Texto para leitura -
::::::::::
Economia

Unitel reúne de emergência para eleger os órgãos sociais

A Unitel tem agendada para hoje uma assembleia-geral extraordinária que discute uma providência cautelar interposta pelos parceiros brasileiros da PT Ventures e a eleição dos órgãos sociais para o mandato 2018-2020.

A Unitel vota hoje um novo Conselho de Administração
Fotografia: DR

A reunião foi convocada na quinta-feira, em anúncio publicado nas páginas de classificados do Jornal de Angola subscrito por Leopoldino do Nascimento, um general reformado que detém uma participação da companhia de telecomunicações por intermédio da Geni e preside a Mesa a Assembleia-Geral.
A Unitel é detida, em partes iguais de 25 por cento pela Vidatel, de Isabel dos Santos, Geni, Mercury (Sonangol) e PT Ventures, da brasileira Oi, naquilo que informações disponíveis consideram ser uma aliança periclitante.
De acordo com o jornal português “Público”, a companhia lida desde há muito com uma disputa entre a PT Ventures - que antes era da antiga Portugal Telecom e hoje pertence à brasileira Oi - e a empresária Isabel dos Santos, no que deve conformar a providência cautelar que os sócios pretendem resolver de emergência nesta assembleia-geral extraordinária.
A PT Ventures reclama da Unitel cerca de 578 milhões de euros (dados do relatório e contas de 2017) em dividendos por pagar relativos aos exercícios de 2010, 2011, 2012, 2013 e 2014, que a operadora começou a reter ainda no tempo da antiga Portugal Telecom.
A Oi iniciou mesmo um processo de arbitragem internacional em Paris – cujo desfecho deverá ser conhecido até ao final de Março - contra os parceiros na Unitel, mas também tem a correr na Justiça holandesa um processo que visa especificamente Isabel dos Santos.
::::::::::
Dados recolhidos
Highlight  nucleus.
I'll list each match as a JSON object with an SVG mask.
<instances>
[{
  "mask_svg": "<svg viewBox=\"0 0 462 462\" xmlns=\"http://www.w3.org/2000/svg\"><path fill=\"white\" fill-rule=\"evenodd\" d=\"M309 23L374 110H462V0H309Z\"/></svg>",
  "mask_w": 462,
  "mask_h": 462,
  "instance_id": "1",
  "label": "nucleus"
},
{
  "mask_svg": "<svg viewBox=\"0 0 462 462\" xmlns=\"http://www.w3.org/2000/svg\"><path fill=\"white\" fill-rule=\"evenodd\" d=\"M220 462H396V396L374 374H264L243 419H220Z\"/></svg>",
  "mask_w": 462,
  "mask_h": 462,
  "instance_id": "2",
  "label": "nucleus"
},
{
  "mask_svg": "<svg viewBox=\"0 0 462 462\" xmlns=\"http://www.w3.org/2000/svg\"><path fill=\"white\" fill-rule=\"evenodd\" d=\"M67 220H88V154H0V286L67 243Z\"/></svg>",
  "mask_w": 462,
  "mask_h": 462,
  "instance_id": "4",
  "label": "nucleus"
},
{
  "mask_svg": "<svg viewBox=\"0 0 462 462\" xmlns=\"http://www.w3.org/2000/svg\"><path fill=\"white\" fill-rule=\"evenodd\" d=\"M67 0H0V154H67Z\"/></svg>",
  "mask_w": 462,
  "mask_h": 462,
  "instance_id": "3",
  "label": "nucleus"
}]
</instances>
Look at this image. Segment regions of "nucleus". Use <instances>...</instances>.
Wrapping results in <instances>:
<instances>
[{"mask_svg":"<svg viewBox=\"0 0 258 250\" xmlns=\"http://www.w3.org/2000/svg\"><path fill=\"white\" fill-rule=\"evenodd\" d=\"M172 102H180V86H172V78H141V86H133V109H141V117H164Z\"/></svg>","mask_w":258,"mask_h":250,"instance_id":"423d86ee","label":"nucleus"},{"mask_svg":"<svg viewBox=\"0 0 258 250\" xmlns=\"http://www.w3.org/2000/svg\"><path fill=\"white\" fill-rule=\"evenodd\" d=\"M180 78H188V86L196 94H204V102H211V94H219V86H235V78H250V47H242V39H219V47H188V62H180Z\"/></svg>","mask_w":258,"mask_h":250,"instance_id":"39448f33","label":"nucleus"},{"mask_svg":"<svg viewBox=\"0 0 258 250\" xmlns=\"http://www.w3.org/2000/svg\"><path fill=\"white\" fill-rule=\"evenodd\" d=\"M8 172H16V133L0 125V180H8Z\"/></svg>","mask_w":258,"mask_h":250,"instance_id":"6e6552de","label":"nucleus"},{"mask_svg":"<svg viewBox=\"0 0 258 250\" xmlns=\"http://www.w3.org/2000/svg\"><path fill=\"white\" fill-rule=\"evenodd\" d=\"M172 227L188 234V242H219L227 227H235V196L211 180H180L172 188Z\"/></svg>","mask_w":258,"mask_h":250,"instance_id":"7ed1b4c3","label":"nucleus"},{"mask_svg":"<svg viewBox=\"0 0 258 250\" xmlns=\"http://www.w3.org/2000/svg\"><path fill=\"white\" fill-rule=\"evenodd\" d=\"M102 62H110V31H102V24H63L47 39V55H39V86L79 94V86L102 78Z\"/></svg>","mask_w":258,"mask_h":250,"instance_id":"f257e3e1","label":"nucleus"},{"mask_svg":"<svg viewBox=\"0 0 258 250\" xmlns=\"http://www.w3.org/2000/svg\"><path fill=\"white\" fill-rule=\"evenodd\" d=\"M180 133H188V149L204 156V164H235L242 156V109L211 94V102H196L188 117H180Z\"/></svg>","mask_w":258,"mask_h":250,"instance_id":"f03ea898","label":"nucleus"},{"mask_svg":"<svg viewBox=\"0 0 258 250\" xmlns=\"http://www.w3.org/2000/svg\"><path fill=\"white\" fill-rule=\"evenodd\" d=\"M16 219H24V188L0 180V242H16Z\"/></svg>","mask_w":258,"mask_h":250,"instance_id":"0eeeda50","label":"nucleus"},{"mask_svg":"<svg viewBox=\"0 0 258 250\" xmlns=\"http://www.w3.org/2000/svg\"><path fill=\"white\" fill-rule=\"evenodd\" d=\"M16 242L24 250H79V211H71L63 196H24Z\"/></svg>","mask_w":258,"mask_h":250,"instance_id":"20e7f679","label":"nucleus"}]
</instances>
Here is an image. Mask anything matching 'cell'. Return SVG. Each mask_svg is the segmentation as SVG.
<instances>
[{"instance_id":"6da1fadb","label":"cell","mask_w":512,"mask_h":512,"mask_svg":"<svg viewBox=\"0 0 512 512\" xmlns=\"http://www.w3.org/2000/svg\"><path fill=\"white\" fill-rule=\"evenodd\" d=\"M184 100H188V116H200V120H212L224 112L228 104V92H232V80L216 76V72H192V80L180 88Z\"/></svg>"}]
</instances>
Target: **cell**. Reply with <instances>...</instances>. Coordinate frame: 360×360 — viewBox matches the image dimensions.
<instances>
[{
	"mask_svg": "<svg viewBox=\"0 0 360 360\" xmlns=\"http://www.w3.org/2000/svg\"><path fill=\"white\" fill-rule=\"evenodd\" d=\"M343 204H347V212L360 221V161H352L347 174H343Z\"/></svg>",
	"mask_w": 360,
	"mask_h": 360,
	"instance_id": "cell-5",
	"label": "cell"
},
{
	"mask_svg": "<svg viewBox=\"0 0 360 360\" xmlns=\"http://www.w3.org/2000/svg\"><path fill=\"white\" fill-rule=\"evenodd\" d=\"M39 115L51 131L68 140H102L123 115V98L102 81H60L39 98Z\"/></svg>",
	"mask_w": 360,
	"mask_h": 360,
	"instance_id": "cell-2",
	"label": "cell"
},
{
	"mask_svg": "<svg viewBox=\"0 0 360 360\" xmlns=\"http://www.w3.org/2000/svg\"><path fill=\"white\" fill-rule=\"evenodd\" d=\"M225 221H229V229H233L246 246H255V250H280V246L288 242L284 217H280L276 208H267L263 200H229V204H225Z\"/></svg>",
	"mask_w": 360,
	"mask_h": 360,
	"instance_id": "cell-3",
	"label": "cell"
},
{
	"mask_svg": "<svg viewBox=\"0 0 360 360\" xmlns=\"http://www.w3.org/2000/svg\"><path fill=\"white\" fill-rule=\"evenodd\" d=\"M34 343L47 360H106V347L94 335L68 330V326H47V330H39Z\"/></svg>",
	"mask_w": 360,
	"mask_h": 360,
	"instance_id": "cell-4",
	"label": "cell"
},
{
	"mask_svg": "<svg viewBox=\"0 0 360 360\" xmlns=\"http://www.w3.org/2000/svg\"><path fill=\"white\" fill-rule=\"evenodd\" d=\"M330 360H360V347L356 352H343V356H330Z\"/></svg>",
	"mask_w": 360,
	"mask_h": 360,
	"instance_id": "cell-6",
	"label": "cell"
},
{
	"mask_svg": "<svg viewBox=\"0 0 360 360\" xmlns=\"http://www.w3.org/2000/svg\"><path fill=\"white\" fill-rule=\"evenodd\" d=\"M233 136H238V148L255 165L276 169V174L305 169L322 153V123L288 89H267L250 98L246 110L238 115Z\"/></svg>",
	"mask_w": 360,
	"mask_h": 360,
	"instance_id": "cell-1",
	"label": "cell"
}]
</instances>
::::::::::
Exercícios -
A - Extraia do texto sobre a Unitel, sem qualquer alteração, o trecho entre "Unitel reúne de" e "uma aliança periclitante.", inclusive.
B - Responda às seguintes perguntas com base no texto sobre a Unitel:
(i) Em que dia da semana foi convocada a reunião?
(ii) Que percentagem da Unitel detém cada um dos quatro acionistas?
(iii) Em que cidade decorre o processo de arbitragem internacional iniciado pela Oi?
C - Prossiga o texto sobre a Unitel a partir do ponto em que termina.

Respostas por tarefa -
A -
Unitel reúne de emergência para eleger os órgãos sociais

A Unitel tem agendada para hoje uma assembleia-geral extraordinária que discute uma providência cautelar interposta pelos parceiros brasileiros da PT Ventures e a eleição dos órgãos sociais para o mandato 2018-2020.

A Unitel vota hoje um novo Conselho de Administração
Fotografia: DR

A reunião foi convocada na quinta-feira, em anúncio publicado nas páginas de classificados do Jornal de Angola subscrito por Leopoldino do Nascimento, um general reformado que detém uma participação da companhia de telecomunicações por intermédio da Geni e preside a Mesa a Assembleia-Geral.
A Unitel é detida, em partes iguais de 25 por cento pela Vidatel, de Isabel dos Santos, Geni, Mercury (Sonangol) e PT Ventures, da brasileira Oi, naquilo que informações disponíveis consideram ser uma aliança periclitante.

B -
(i) Na quinta-feira.
(ii) 25 por cento.
(iii) Em Paris.

C -
A companhia brasileira acusa os parceiros angolanos de a estarem a prejudicar, com estes a procurarem provar na arbitragem internacional que a transferência pela antiga PT de uma participação minoritária na Africatel (a holding onde estavam reunidas todas as participações em activos africanos) para a Oi (em 2015) não respeitou o acordo de accionistas.
As informações do “Público” indicam que duas assembleias-gerais de accionistas realizadas nos últimos meses do ano passado resultaram em dois empates, gra-ças a um alinhamento entre a Mercury e a PT Ventures, em oposição à Vidatel e a Geni.
Se a Vidatel e a Geni querem a renovação dos mandatos da empresária e do general, a PT Ventures e a Mercury querem nomear outros responsáveis. A ideia seria escolher para o lugar de presidente do conselho um independente, uma figura proeminente da sociedade angolana sem nenhuma ligação especial aos accionistas, seguindo-se a mesma lógica para o cargo de presidente da mesa da AG.
A gestão executiva, que agora cabe a Antony Dolton, de acordo com o jornal português, um homem de confiança de Isabel dos Santos, seria também atribuída a um gestor profissional que reunisse a aprovação dos sócios.